**** Selected passage

# Multiple Linear Regression
# Multiple Linear Regression is a statistical technique that uses several explanatory variables to predict the outcome of a response variable.
# The goal is to model the relationship between the explanatory and response variables by fitting a linear equation to observed data.
# The steps to perform multiple linear regression are almost identical to those of simple linear regression.
# The difference comes in when calculating the coefficients in the linear equation.
#
# Mathematically, it can be represented as:
# y = b0 + b1*x1 + b2*x2 + ... + bn*xn + E
# where:
# y is the dependent variable.
# b0 is the y-intercept.
# b1, b2, ..., bn are the coefficients of the independent variables x1, x2, ..., xn.
# E is the error term.
# The coefficients b1, b2, ..., bn represent the change in the dependent variable y for a one-unit change in the respective independent variables.
# The Trees Dataset
# The trees dataset is a built-in dataset in the R programming language
# that measures the girth, height, and volume of timber in 31 felled black cherry trees.
# The dataset contains three variables:
# Girth (the tree diameter in inches),
# Height (the tree height in feet), and
# Volume (the timber volume in cubic feet).
#
# Girth: It is the diameter of the tree (in inches) at 4 ft 6 in above the ground.
# Height: It is the height of the tree (in feet).
# Volume: It is the volume of timber in the tree (in cubic feet), and it's the variable we are interested in predicting.
#
# This dataset is often used to demonstrate regression analysis in R.
# Multiple Linear Regression with the Trees Dataset
# When we perform a Multiple Linear Regression analysis using the trees dataset,
# we're trying to create a model that can predict the Volume of a tree given its Girth and Height.
#
# This can be useful in the timber industry, where understanding the potential volume yield of a tree
# based on its measurable characteristics can assist in planning and decision-making.
#
# Our regression model will use Volume as the dependent variable,
# and Girth and Height as independent variables.

********

▶ **Requirements**:
- 1) Duplicate the stretch of the multiple linear regression page from "# b0 is the" through "in cubic feet).".
- 2) Answer these questions using the multiple linear regression page, with each answer on its own line and marked the same way:
(a) How many felled black cherry trees does the trees dataset measure?
(b) How far above the ground is Girth measured?
(c) What does E stand for in the equation?
- 3) Take the multiple linear regression page further, starting right after its final sentence.

**** Entries provided

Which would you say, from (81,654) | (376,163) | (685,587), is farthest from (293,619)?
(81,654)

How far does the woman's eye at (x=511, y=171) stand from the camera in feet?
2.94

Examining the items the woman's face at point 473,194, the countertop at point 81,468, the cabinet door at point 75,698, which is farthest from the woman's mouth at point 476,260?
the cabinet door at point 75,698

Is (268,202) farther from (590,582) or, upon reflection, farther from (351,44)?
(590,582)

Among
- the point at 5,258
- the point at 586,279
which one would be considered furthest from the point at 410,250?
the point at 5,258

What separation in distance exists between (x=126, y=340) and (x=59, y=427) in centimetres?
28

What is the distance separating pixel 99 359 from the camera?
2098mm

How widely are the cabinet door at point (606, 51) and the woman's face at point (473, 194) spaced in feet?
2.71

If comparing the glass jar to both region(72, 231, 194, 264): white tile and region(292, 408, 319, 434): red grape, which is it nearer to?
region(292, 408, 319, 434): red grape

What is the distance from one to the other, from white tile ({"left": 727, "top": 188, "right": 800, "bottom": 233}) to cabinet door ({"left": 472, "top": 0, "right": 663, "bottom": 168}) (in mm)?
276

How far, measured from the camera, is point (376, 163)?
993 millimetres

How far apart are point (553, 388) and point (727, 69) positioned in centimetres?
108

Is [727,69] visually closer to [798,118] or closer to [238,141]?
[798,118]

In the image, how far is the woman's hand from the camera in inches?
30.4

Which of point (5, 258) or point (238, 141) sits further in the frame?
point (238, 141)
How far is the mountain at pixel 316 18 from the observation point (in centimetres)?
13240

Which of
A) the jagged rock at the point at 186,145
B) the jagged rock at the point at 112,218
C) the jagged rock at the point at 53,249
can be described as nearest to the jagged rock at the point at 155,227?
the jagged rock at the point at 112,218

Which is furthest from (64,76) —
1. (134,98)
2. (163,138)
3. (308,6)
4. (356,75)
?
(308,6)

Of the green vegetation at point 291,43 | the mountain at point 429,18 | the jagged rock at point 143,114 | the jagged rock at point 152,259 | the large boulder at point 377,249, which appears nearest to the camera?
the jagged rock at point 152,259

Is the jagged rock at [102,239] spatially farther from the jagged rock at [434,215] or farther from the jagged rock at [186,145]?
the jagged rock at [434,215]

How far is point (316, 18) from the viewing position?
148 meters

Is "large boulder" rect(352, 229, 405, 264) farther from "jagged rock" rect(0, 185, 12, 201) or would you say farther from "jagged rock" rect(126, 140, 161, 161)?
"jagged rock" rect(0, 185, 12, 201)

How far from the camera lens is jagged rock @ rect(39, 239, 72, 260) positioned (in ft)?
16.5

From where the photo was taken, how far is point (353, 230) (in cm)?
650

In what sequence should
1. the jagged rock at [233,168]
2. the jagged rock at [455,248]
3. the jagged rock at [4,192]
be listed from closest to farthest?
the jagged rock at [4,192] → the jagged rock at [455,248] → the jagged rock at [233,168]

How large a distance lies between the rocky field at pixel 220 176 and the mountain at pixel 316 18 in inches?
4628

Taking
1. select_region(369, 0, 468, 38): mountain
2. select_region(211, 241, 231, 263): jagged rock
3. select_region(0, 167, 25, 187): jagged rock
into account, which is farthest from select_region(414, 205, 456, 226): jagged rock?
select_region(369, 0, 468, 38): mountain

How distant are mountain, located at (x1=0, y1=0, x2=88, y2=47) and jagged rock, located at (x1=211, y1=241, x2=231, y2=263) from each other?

********

▶ **Answer list**:
- 1)
# b0 is the y-intercept.
# b1, b2, ..., bn are the coefficients of the independent variables x1, x2, ..., xn.
# E is the error term.
# The coefficients b1, b2, ..., bn represent the change in the dependent variable y for a one-unit change in the respective independent variables.
# The Trees Dataset
# The trees dataset is a built-in dataset in the R programming language
# that measures the girth, height, and volume of timber in 31 felled black cherry trees.
# The dataset contains three variables:
# Girth (the tree diameter in inches),
# Height (the tree height in feet), and
# Volume (the timber volume in cubic feet).

- 2)
(a) 31
(b) 4 ft 6 in
(c) The error term

- 3)
#
# In the next steps, we'll load the trees dataset, perform exploratory data analysis,
# create the regression model, and interpret the results,
# with the goal of predicting a tree's timber volume based on its girth and height.
# Volume = b0 + b1*Girth + b2*Height + E
#
# Where:
#
# Volume is the dependent variable we want to predict.
# Girth and Height are the independent variables.
# b0 is the y-intercept, i.e., the value of Volume when both Girth and Height are 0.
# b1 is the coefficient for Girth, representing the change in Volume for a one-unit change in Girth, assuming Height is held constant.
# b2 is the coefficient for Height, representing the change in Volume for a one-unit change in Height, assuming Girth is held constant.
# E is the error term, representing the difference between the actual and predicted values of Volume.
# It captures the variability in Volume that cannot be explained by Girth and Height.
#Load the Dataset
data(trees)
#Look at the first few rows of the dataset
head(trees)
## Girth Height Volume
## 1 8.3 70 10.3
## 2 8.6 65 10.3
## 3 8.8 63 10.2
## 4 10.5 72 16.4
## 5 10.7 81 18.8
## 6 10.8 83 19.7
# Fit the multiple linear regression model
model <- lm(Volume ~ Girth + Height, data = trees)
#show the model
#Volume = b0 + b1*Girth + b2*Height + E
print(model)
##
## Call:
## lm(formula = Volume ~ Girth + Height, data = trees)
##
## Coefficients:
## (Intercept) Girth Height
## -57.9877 4.7082 0.3393
summary(model)
##
## Call:
## lm(formula = Volume ~ Girth + Height, data = trees)
##
## Residuals:
## Min 1Q Median 3Q Max
## -6.4065 -2.6493 -0.2876 2.2003 8.4847
##
## Coefficients:
## Estimate Std. Error t value Pr(>|t|)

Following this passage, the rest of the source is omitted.